TREND FORECAST: President Xi Jinping zero-COVID policy has dramatically delayed China’s emergence as the world’s leading economy by at least five years.
COVID LOCKDOWNS DENT CHINA’S SERVICE SECTOR PERFORMANCE
China’s service sector contracted in September, paying the price of Beijing’s drastic, ongoing anti-COVID policy of rolling lockdowns, The Wall Street Journal reported.
Restrictions were tightened even more in advance of Golden Week, which begins 1 October to commemorate the Communist revolution, and the Communist Party conclave beginning 16 October.
As of 30 September, lockdowns covered areas responsible for 25 percent of China’s economic output, according to the WSJ.
The service sector’s purchasing managers index (PMI) fell from 51.9 in August to 48.9 in September. Ratings below 50 indicate declining economic activity.
The slump highlights the government’s failure to grow a robust consumer economy under its “dual circulation” economic strategy, which we have detailed extensively in articles such as “China Announces “Dual Circulation” Economic Policy” (9 Sep 2020) and “China’s Economy is Shrinking” (10 May 2022), among others.
In contrast, the manufacturing sector edged back into an expansion last month after shrinking for two, with the sector’s PMI rising from 49.4 in August to 50.1 in September despite a deepening weakness in orders for export.

+ + + + +

**WHAT TO WORK ON:**
- a) According to the article on China's service sector, what share of China's economic output came from areas under lockdown as of 30 September?
- b) Write the next part of the article on China's service sector and COVID lockdowns, picking up right after its last sentence.
The entries that come next are from a different source than the article.

+ + + + +

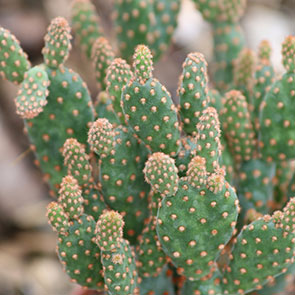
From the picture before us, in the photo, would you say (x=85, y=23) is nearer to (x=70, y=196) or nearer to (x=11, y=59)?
(x=11, y=59)

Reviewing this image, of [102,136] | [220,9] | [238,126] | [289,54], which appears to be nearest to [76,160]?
[102,136]

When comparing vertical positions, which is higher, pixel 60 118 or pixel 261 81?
pixel 261 81

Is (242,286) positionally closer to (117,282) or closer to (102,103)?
(117,282)

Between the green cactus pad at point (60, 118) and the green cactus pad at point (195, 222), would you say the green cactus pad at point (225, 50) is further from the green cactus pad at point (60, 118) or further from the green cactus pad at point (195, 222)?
the green cactus pad at point (195, 222)

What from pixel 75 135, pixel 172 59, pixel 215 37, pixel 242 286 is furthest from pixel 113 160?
pixel 172 59

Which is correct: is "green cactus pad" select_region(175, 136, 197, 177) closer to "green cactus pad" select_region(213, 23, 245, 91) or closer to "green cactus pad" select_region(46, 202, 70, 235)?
"green cactus pad" select_region(46, 202, 70, 235)

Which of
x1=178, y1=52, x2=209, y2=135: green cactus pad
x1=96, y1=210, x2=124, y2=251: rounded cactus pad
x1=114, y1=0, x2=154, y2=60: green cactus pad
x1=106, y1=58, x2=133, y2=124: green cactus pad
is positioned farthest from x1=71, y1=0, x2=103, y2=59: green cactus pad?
x1=96, y1=210, x2=124, y2=251: rounded cactus pad

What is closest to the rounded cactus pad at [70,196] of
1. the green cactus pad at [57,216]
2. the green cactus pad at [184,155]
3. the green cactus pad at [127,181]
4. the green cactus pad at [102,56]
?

+ + + + +

**RESULTS OF THE TASKS:**
- a) 25 percent.

- b)
The PMI’s export subindex slid to 47, the lowest in four months, while Chinese ports’ container and cargo traffic shrank 15 percent during the first 10 days of September, year on year, the WSJ found.
Draconian anti-virus measures are likely to remain in effect at least through this calendar year, dimming hopes of a service-sector rebound, the WSJ said.
Goldman Sachs and several other investment banks expect the strict policy to remain in place until mid-2023, the WSJ noted.
China had set a growth target this year of 5.5 percent, its lowest in 30 years.
Now the World Bank and major investment banks have set that target at no more than 3 percent, rising to as much as 4.5 percent in 2023.
Yuan Yanked Down
On 28 September, the value of China’s yuan fell to 7.2 to the dollar, its lowest value against the buck since February 2008.
This newest slump has brought the yuan’s loss this year to 21 percent against the U.S. currency and puts the yuan on track for its worst year since 1994, Business Insider reported.
China’s economic output will grow by only 3.4 percent this year, according to economists Bloomberg surveyed, which would mark its slowest annual pace in at least 40 years.
The People’s Bank of China is tightening some aspects of monetary policy to prop up the yuan.
“The foreign exchange market is of great importance and maintaining its stability is the top priority,” the bank said in a public statement.
The bank also warned speculators “you will lose if you keep betting” against the yuan.
The dollar has grown increasingly strong throughout most of this year, prompting China and other countries to attempt to shore up their own currencies’ value to ease the cost of imports, especially fossil fuels that often must be paid for in dollars.
However, a global tightening of monetary policies sharpens the risk of a worldwide recession, according to Francesco Bianchi, an economics professor at Johns Hopkins University.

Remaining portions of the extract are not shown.